You see, ever since I suffered through that eternal death-defying 36-hour-labor of my firstborn nearly seven years ago, my desire to slip on a pair of thongies has evaporated along with my desire to look at my naked ass in a mirror in broad daylight. Not like I used to stare at my naked ass in broad daylight all the time BEFORE kids, it's just that if I caught a glance of it I could tolerate the image. Now, notsomuch.
And something about all of the hoohah that happens down there during and after you birth a child, well, it just has made me less interested in slipping on a tiny string of cloth across my hoohah. (Which I NEVER call hoohah by the way. Creative license okay?)

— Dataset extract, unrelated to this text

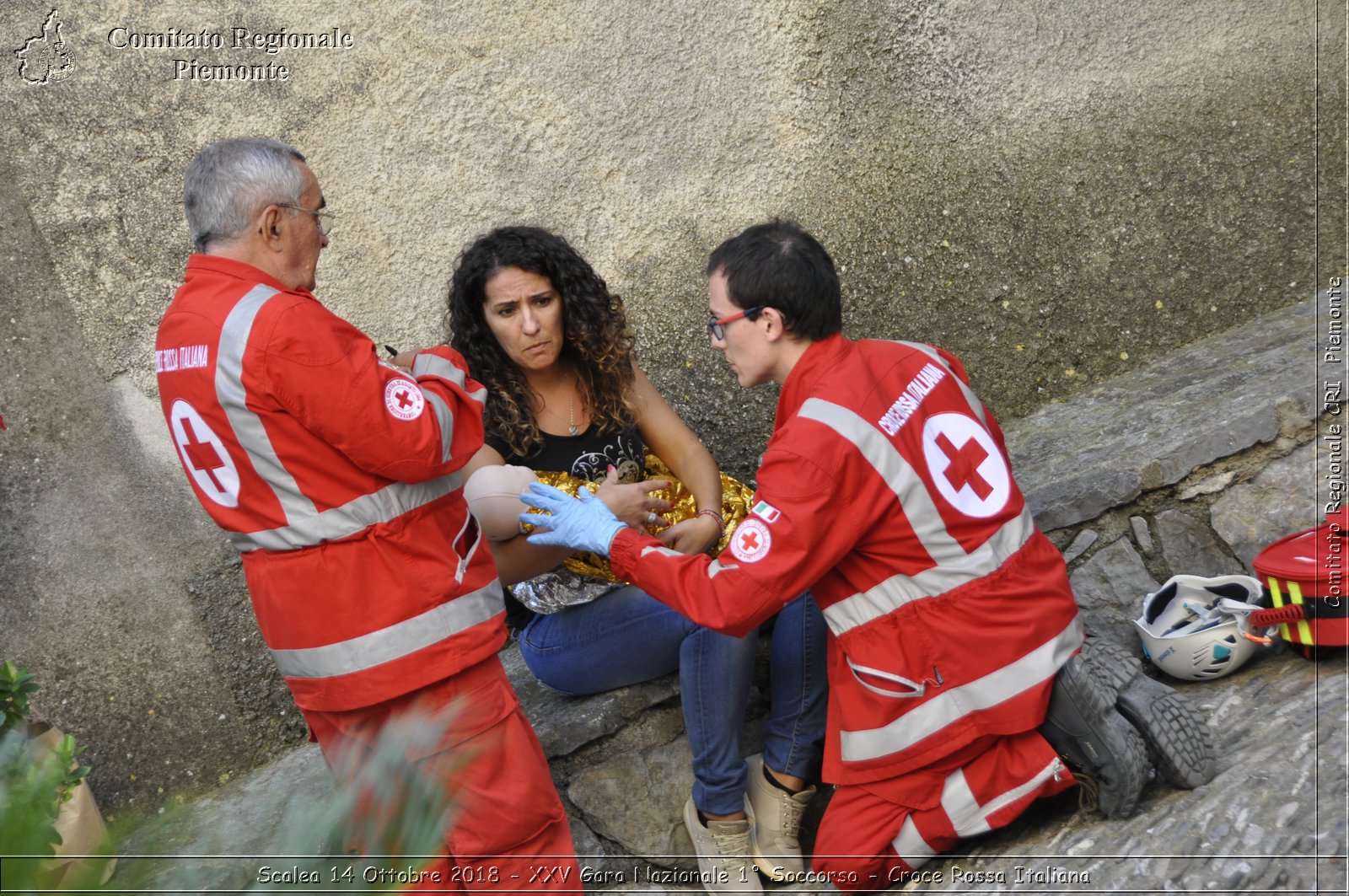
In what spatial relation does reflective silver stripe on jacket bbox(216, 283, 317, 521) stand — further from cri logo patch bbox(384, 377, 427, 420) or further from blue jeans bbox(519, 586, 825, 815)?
blue jeans bbox(519, 586, 825, 815)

Over the past seven years, my body has expanded and morphed into a baby-making station three times. And I still have a 22-month-old lil' dude sucking the life out of me through my nipples. So my body still feels like it belongs to someone else. It's on loaner, as my dear friend says. Yep, that says it about right. And while it's in this loaner/loner state, wearing your basic cotton DKNY beige basic underwear feels like the right mood underwear.

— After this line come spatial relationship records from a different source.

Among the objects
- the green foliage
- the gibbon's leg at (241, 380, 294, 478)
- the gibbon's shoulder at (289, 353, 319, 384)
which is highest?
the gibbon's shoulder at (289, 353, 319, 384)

So what's wrong with me? I see mamas who have pushed out babies six months ago and less and THEY are back to the thong life already. What gives?
I wish I could be one of those moms cooing at their infant wearing low-rise jeans and feeling all sexay with my black, lacy, thong underwear showing above my jeans for all to see. It's like a sign to the world that it's all cool down there. I'm feeling like my old self again. I'm ready for some lovin' action. Push out a baby? Yeah, whateves.
But for me? It's been a whole hell of a lot more than whateves.
Sometime between the first birth and now, in the middle of the night somewhere, I feel like I've lost a real part of myself. The part of me that was confident in my body image. The part of me that was comfortable in my skin. The part of me that could strut my stuff on the sand in a bikini thong.
And I'm feeling like I want a part of that me back.
Not like I'll ever look the same. I know I won't. It's not possible. Really. I know that. But I think I can get back a bit of a the thong attitude, you know? I think it's in there somewhere and it's time I start coaxing it back out.
I think it'll be good for me. It's actually quite essential. For the soul.
Yeah, I'm starting my own personal take-back-the-thong movement.
And with summer dawning and my third (and last) baby on the verge of turning two-friggin'-years-old already, I'm feeling it's about damn time.